After posing a hypothesis, the post talks about security and process isolation. But the problems raised aren't in line with the hypothesis: the challenge in these cases isn't "insufficient communication" between the levels of the stack, but rather a discrepancy between the abstraction's actual behavior vs. a human's desires and expectations about big-picture topics.

These abstractions often compromised by information leakage through side effects that executing code can observe or deduce, leading to the class of vulnerabilities that have long been around, but have received far more attention since Spectre.

Protecting against timing attacks and other side-channel attacks requires the observable state of the system to not vary due to execution in a different security domain. Timing attacks are particularly frustrating, because processes can estimate their execution time even without external timers, so it can compare the time taken between different calls. Cryptographic operations often take special care to avoid leaking information through timing, but the same discipline isn't commonplace in system calls or userland code. And shared caches will leak info in timing but greatly improve performance.

Hardware isolation is an effective solution for curbing timing attacks for systems that don't communicate over a network. It's not sufficient in the case of networked systems, because the network and its connections form another source of observable state that's likely full of unrelated side-effects.

1 comments

> the challenge in these cases isn't "insufficient communication" between the levels of the stack, but rather a discrepancy between the abstraction's actual behavior vs. a human's desires and expectations about big-picture topics

Isn't the thesis of the post that that exact discrepancy is due to insufficient communication between the people at different levels of the stack?

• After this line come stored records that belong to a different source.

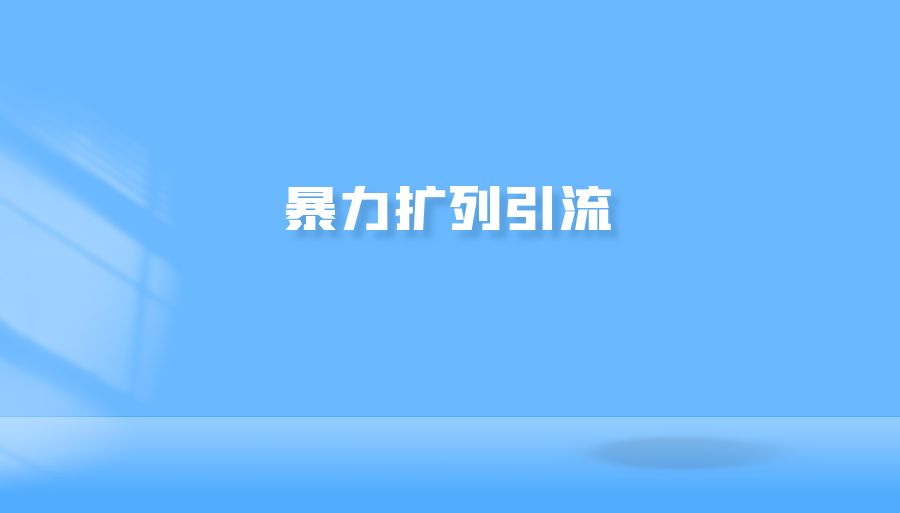 暴力扩列引流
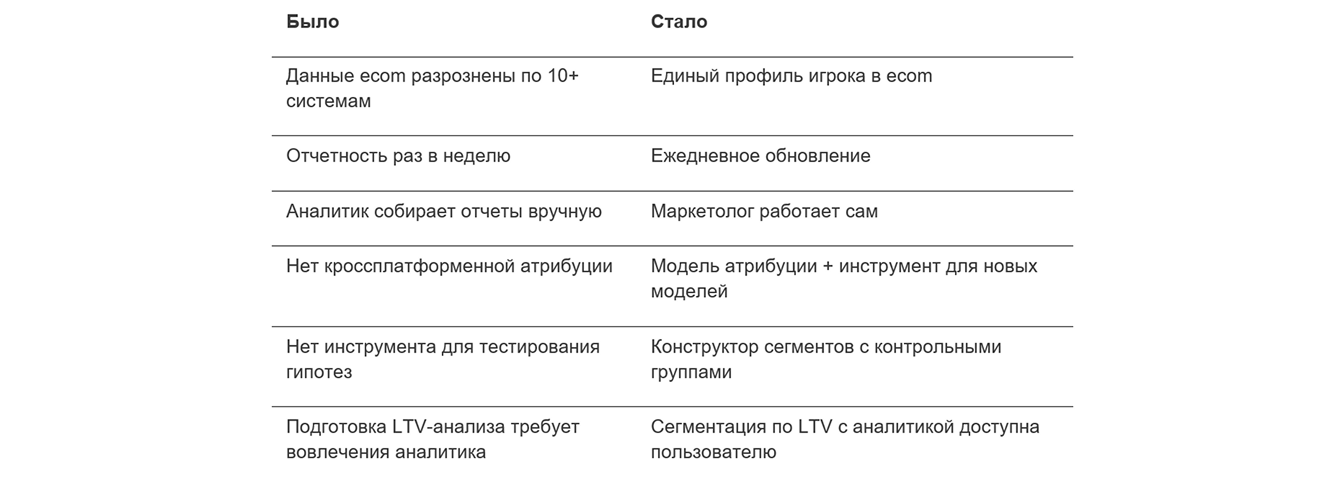 | Было | Стало |
|---|---|
| Данные ecom разрознены по 10+ системам | Единый профиль игрока в ecom |
| Отчетность раз в неделю | Ежедневное обновление |
| Аналитик собирает отчеты вручную | Маркетолог работает сам |
| Нет кроссплатформенной атрибуции | Модель атрибуции + инструмент для новых моделей |
| Нет инструмента для тестирования гипотез | Конструктор сегментов с контрольными группами |
| Подготовка LTV-анализа требует вовлечения аналитика | Сегментация по LTV с аналитикой доступна пользователю |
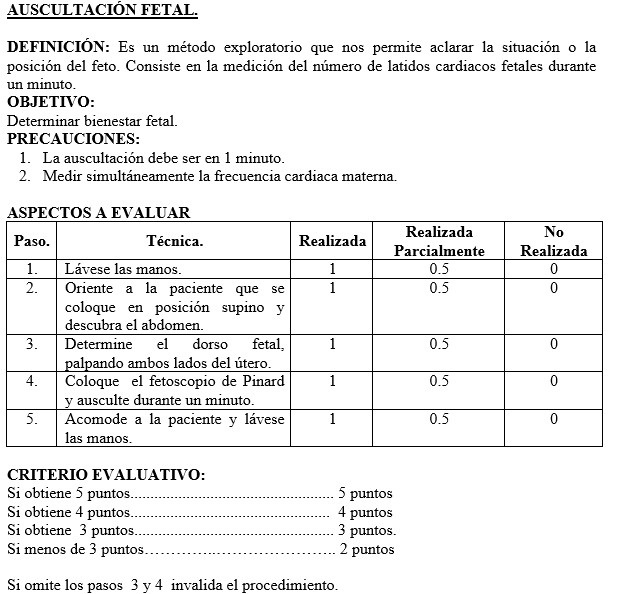 AUSCULTACIÓN FETAL.

DEFINICIÓN: Es un método exploratorio que nos permite aclarar la situación o la posición del feto. Consiste en la medición del número de latidos cardiacos fetales durante un minuto.
OBJETIVO:
Determinar bienestar fetal.
PRECAUCIONES:
1. La auscultación debe ser en 1 minuto.
2. Medir simultáneamente la frecuencia cardiaca materna.

ASPECTOS A EVALUAR

| Paso. | Técnica. | Realizada | Realizada Parcialmente | No Realizada |
|---|---|---|---|---|
| 1. | Lávese las manos. | 1 | 0.5 | 0 |
| 2. | Oriente a la paciente que se coloque en posición supino y descubra el abdomen. | 1 | 0.5 | 0 |
| 3. | Determine el dorso fetal, palpando ambos lados del útero. | 1 | 0.5 | 0 |
| 4. | Coloque el fetoscopio de Pinard y ausculte durante un minuto. | 1 | 0.5 | 0 |
| 5. | Acomode a la paciente y lávese las manos. | 1 | 0.5 | 0 |

CRITERIO EVALUATIVO:
Si obtiene 5 puntos.................................................. 5 puntos
Si obtiene 4 puntos.................................................. 4 puntos
Si obtiene 3 puntos.................................................. 3 puntos.
Si menos de 3 puntos………………..……………….. 2 puntos

Si omite los pasos 3 y 4 invalida el procedimiento.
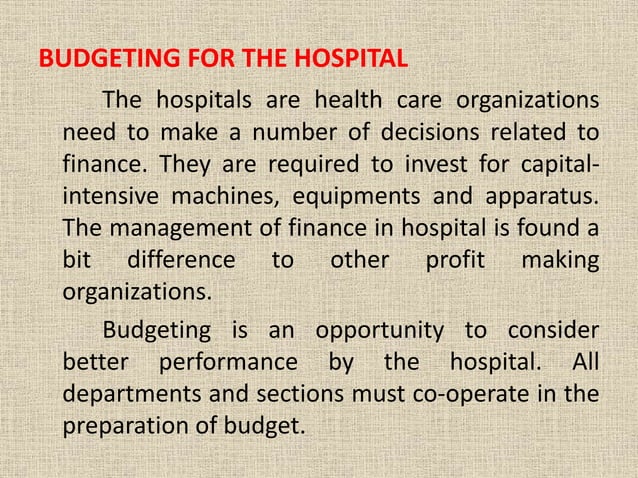 BUDGETING FOR THE HOSPITAL

The hospitals are health care organizations need to make a number of decisions related to finance. They are required to invest for capital-intensive machines, equipments and apparatus. The management of finance in hospital is found a bit difference to other profit making organizations.

Budgeting is an opportunity to consider better performance by the hospital. All departments and sections must co-operate in the preparation of budget.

An abstraction is an interface between two levels of the stack, right? I think the thesis of the post is that the exact discrepancy you describe, between the abstraction's actual behavior and the desires and expectations of the people one level up, is due to insufficient communication between the people one level up and the people implementing the abstraction's actual behavior, which due to Conway's Law are separate groups of people.

You mention "information leakage", but that's leakage between software components at different levels of the stack; perhaps you have that confused with the "insufficient communication" referred to by the post, which is between groups of people at different levels of the stack?